Das machte Schule. Ein Künstlerleben lang experimentierte der Bühnenbildner mit Projektionen, Lichtdomen und entwickelte Visionen von Theaterräumen, die mit den Mitteln der Holografie hergestellt werden konnten. Vor allem aber: Er zeichnete.
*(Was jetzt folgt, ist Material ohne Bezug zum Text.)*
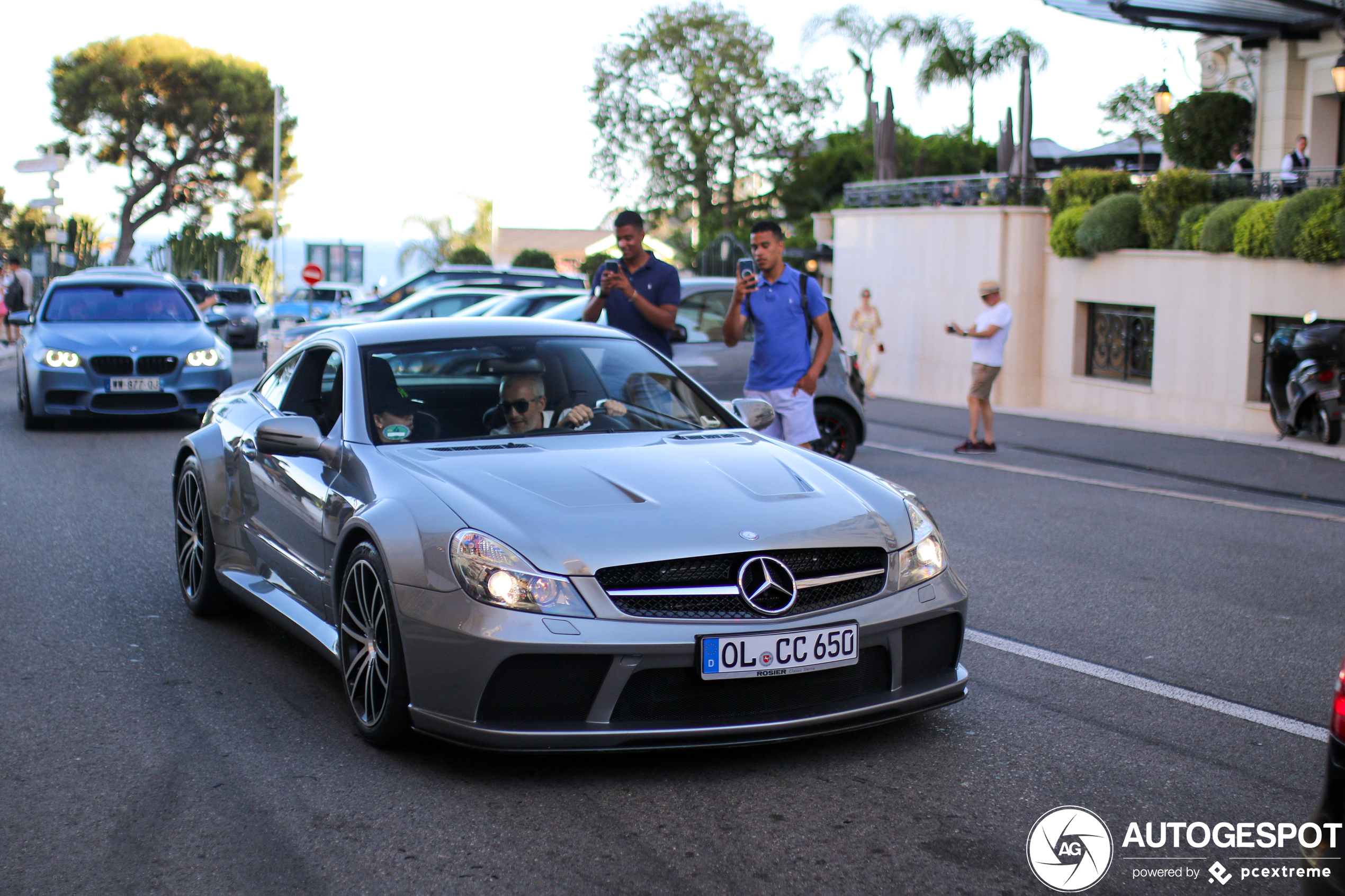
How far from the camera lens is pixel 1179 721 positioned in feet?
15.8

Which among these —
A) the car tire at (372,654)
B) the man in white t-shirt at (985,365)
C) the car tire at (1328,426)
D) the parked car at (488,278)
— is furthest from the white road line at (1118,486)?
the parked car at (488,278)

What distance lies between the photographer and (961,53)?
42.2m

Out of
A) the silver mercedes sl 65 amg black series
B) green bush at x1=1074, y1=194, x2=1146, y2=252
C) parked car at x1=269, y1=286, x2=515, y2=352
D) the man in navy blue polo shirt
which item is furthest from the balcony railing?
the silver mercedes sl 65 amg black series

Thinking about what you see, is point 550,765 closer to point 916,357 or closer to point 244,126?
point 916,357

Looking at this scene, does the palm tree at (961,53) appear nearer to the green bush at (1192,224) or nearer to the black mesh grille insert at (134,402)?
the green bush at (1192,224)

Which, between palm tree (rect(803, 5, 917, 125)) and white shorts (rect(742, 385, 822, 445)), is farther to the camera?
palm tree (rect(803, 5, 917, 125))

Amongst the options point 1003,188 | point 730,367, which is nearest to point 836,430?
point 730,367

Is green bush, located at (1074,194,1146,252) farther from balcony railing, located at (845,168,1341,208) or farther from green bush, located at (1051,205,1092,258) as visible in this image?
balcony railing, located at (845,168,1341,208)

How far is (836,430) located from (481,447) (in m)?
7.23

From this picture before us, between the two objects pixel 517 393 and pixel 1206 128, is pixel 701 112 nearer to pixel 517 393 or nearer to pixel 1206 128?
pixel 1206 128

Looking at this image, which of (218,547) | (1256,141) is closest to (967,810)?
(218,547)

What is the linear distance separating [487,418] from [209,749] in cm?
154

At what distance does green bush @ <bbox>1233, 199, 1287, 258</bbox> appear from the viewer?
1800 cm

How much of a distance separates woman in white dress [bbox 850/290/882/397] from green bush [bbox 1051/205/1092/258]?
312 cm
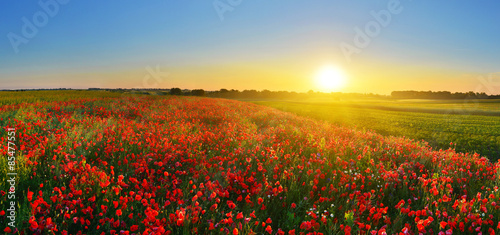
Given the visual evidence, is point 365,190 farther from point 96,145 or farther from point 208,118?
point 208,118

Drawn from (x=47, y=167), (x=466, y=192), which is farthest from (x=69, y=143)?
(x=466, y=192)

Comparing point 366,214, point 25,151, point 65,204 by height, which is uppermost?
point 25,151

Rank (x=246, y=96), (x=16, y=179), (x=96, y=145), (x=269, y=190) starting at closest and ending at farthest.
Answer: (x=16, y=179) < (x=269, y=190) < (x=96, y=145) < (x=246, y=96)

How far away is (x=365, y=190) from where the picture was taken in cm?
456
In Gesprächen mit seinen Regisseuren machte er unentwegt Skizzen, um die Möglichkeiten, die ihm vorschwebten, gleich anschaulich zu machen.

Die Skizzenmappe für den ab 1967 zur Eröffnung der Salzburger Osterfestspiele herausgebrachten „Ring des Nibelungen“ kam Anfang der Siebzigerjahre in limitierter Druckauflage in den Handel und wurde ein begehrtes Sammlerobjekt.

Dass Schneider-Siemssens Arbeiten stets den Eindruck vermittelten, die optischen Stimmungswelten seien aus dem Geist der Stücke, in der Oper tatsächlich aus der Musik und nicht nur aus den Vorgaben des Librettos, geboren, hatte wohl mit Musikalität zu tun.

Ursprünglich war Dirigent Schneider-Siemssens Traumberuf – ein Meister dieses Fachs, Clemens Krauss, hat ihm diesen Gedanken auszureden verstanden und ihn auf jene Bahn geführt, die für ihn die richtige werden sollte.